_What you will do_
**A)** Answer these questions using the brain-death article:
(i) In which city is Anahita Meshkin's care facility?
(ii) What kind of surgery led to Jahi McMath's complications?
(iii) Who is the reporter cited in the article?
**B)** Repeat the passage of the brain-death article word for word, from "Anahita Meshkin, who" to "reporter David Debolt.".
**C)** Carry on the brain-death article from the point where it stops.

_Source text_

* * * *

Brain-death, PVS, and Medical misdiagnoses

By Dave Andrusko

Jahi McMath

Jahi McMath

Few topics intrigue me more than why “trends” develop, or, better put, why “givens” that have gone essentially unchallenged suddenly begin to lose their authority.

We’ve written about many of them at NRL News Today, including the ever-so-gradual-acknowledgement found in corners of the Media Establishment that aborting a child who has been diagnosed with a “fatal anomaly” is not automatically a good decision for parents or the child.

Likewise, as an article in the Seattle Times Wednesday illustrates, “More families now challenging doctors’ brain-death diagnoses.”

The caption under the accompanying photo illustrates one major reason why:

Anahita Meshkin, who has been in a coma for eight years and had been declared brain dead, lies in bed and is hooked up to machines at her care facility in Walnut Creek, Calif., on May 10. Doctors now say she is not brain dead.

The other obvious explanation is Jahi McMath, the Oakland, California, teen who was declared brain-dead in 2013 after complications from tonsil surgery. Her family fought back and eventually, a judge allowed Jahi’s family to remove her to a facility in New Jersey. Her family insists she was never brain dead in the first place and continues to show progress.

The family’s attorney, Chris Dolan, “has become an unlikely leader in a growing resistance to the medical establishment’s long-standing determination that the loss of brain activity equals death,” according to reporter David Debolt.

* * * *

_Dataset_
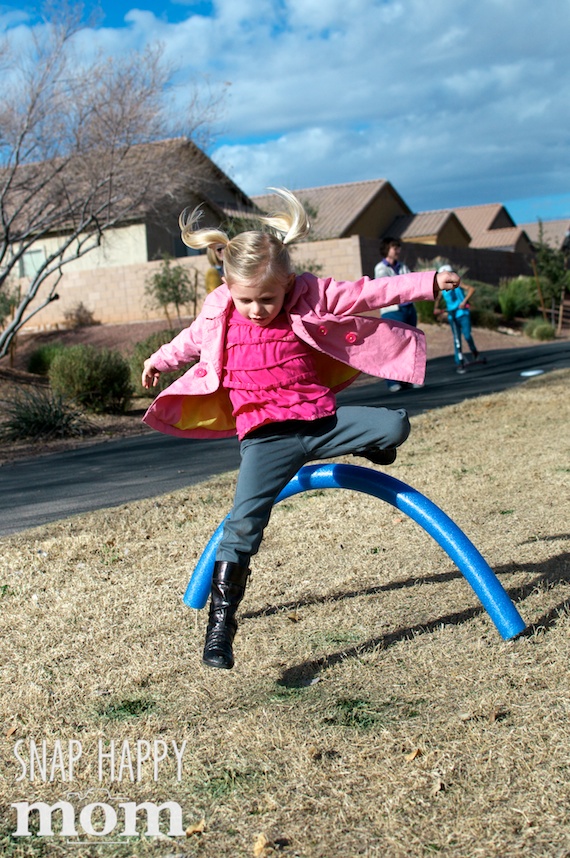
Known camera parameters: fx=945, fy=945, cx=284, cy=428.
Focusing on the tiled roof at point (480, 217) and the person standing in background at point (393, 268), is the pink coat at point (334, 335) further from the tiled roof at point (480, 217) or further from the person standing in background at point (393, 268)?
the tiled roof at point (480, 217)

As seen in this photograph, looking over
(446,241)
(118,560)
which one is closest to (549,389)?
(118,560)

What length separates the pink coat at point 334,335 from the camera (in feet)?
12.2

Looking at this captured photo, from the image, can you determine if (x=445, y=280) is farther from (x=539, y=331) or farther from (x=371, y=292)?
(x=539, y=331)

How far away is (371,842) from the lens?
2.45 metres

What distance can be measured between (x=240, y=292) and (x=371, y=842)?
2.04 m

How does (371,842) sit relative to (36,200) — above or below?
below

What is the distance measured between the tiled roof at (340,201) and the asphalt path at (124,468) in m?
30.3

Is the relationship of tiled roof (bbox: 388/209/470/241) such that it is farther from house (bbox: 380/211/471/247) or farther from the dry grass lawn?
the dry grass lawn

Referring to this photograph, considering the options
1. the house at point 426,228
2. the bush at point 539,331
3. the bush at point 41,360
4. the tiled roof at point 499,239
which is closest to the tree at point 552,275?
the bush at point 539,331

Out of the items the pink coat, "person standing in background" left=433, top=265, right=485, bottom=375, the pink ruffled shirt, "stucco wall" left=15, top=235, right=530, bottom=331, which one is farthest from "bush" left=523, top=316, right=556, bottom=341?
the pink ruffled shirt

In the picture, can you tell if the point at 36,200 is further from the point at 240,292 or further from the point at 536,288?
the point at 536,288

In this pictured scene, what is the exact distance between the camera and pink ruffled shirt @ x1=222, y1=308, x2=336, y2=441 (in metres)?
3.71

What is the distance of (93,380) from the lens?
14.0 metres

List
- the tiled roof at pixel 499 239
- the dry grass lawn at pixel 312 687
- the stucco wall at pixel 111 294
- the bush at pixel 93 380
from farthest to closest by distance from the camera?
the tiled roof at pixel 499 239, the stucco wall at pixel 111 294, the bush at pixel 93 380, the dry grass lawn at pixel 312 687
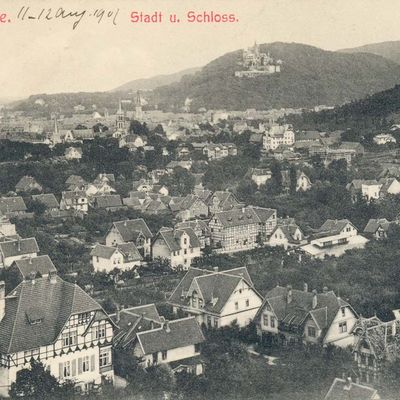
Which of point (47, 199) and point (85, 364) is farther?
point (47, 199)

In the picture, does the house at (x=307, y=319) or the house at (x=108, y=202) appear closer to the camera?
the house at (x=307, y=319)

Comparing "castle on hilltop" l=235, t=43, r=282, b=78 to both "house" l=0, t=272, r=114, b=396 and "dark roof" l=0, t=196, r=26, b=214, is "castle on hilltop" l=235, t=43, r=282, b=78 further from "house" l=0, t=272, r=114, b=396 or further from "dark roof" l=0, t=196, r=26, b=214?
"house" l=0, t=272, r=114, b=396

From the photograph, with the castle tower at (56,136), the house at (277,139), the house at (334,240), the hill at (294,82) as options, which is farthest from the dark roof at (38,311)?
the hill at (294,82)

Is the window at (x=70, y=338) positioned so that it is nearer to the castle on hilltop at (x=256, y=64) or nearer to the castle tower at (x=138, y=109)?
the castle tower at (x=138, y=109)

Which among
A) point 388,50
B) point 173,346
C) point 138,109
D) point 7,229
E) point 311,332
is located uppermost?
point 388,50

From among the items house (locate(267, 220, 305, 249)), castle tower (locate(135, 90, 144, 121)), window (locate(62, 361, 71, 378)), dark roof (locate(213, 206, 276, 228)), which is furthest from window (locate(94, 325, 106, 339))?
castle tower (locate(135, 90, 144, 121))

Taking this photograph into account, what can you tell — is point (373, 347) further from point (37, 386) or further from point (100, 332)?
point (37, 386)

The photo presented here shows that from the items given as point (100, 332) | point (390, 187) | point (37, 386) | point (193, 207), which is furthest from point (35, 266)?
point (390, 187)
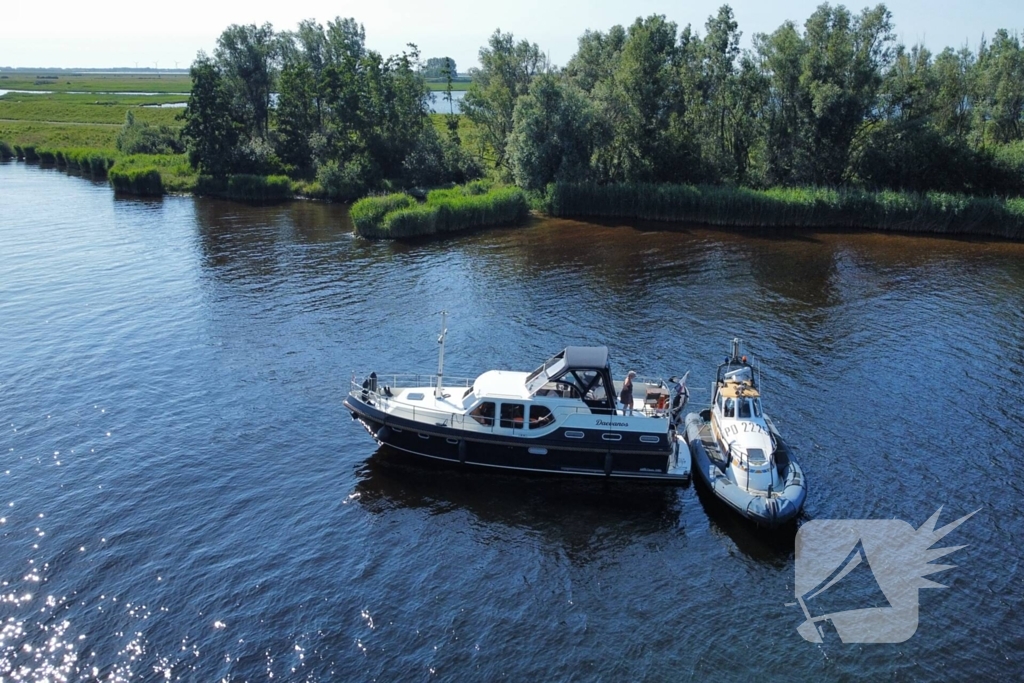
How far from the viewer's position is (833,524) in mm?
25750

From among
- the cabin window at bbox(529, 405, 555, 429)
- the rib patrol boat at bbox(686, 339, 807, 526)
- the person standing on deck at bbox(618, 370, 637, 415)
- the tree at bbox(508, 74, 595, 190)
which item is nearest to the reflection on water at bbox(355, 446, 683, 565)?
the rib patrol boat at bbox(686, 339, 807, 526)

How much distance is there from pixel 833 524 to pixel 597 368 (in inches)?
367

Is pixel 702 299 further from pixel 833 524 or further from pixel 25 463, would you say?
pixel 25 463

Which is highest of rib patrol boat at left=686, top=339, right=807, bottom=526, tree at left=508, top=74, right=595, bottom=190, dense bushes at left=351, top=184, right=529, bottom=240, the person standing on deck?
tree at left=508, top=74, right=595, bottom=190

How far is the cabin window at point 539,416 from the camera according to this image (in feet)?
92.3

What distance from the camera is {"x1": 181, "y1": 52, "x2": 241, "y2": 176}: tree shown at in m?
84.5

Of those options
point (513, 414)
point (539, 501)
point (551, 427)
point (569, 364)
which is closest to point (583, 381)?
point (569, 364)

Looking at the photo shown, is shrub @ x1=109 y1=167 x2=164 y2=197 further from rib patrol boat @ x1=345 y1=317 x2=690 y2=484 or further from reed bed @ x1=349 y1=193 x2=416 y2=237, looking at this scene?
rib patrol boat @ x1=345 y1=317 x2=690 y2=484

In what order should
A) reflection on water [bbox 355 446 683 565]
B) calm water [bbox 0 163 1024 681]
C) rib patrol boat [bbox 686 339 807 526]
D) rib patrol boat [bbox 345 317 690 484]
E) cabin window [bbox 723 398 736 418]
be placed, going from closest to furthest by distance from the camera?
calm water [bbox 0 163 1024 681] < rib patrol boat [bbox 686 339 807 526] < reflection on water [bbox 355 446 683 565] < rib patrol boat [bbox 345 317 690 484] < cabin window [bbox 723 398 736 418]

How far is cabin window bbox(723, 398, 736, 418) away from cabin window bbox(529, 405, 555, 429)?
6.74 m

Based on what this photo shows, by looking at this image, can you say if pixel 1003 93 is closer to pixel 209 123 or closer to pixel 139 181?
pixel 209 123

* * * *

_Numbered responses_
**A)**
(i) Walnut Creek, Calif.
(ii) Tonsil surgery
(iii) David Debolt

**B)**
Anahita Meshkin, who has been in a coma for eight years and had been declared brain dead, lies in bed and is hooked up to machines at her care facility in Walnut Creek, Calif., on May 10. Doctors now say she is not brain dead.

The other obvious explanation is Jahi McMath, the Oakland, California, teen who was declared brain-dead in 2013 after complications from tonsil surgery. Her family fought back and eventually, a judge allowed Jahi’s family to remove her to a facility in New Jersey. Her family insists she was never brain dead in the first place and continues to show progress.

The family’s attorney, Chris Dolan, “has become an unlikely leader in a growing resistance to the medical establishment’s long-standing determination that the loss of brain activity equals death,” according to reporter David Debolt.

**C)**
To be sure, the number is not great, but there has been an “uptick.” Of late the most well publicized case is Israel Stinson. Debolt explains

In a recent case, doctors at Kaiser Permanente Roseville Medical Center in California declared 2-year-old Israel Stinson brain-dead when he went into cardiac arrest after an asthma attack, according to court records.

His parents, Jonee Fonseca and Nathaniel Stinson, have filed a federal lawsuit seeking to keep the toddler hooked up to a ventilator, which is still being fought in court. The family’s attorney said they did not want to comment on the case.

“We believe we should have the last say, not a government building or not a corporation. We believe our son is still alive. That should be our choice,” Stinson said in an online video asking for a hospital to admit their son.

This issue is separate but related to the whole issue of how patients with severe brain injuries are treated , or not treated. As we’ve posted just this week, more and more cases have cropped up of people who’d suffered devastating brain injuries–and diagnosed as being in a “persistent vegetative state”–regaining consciousness.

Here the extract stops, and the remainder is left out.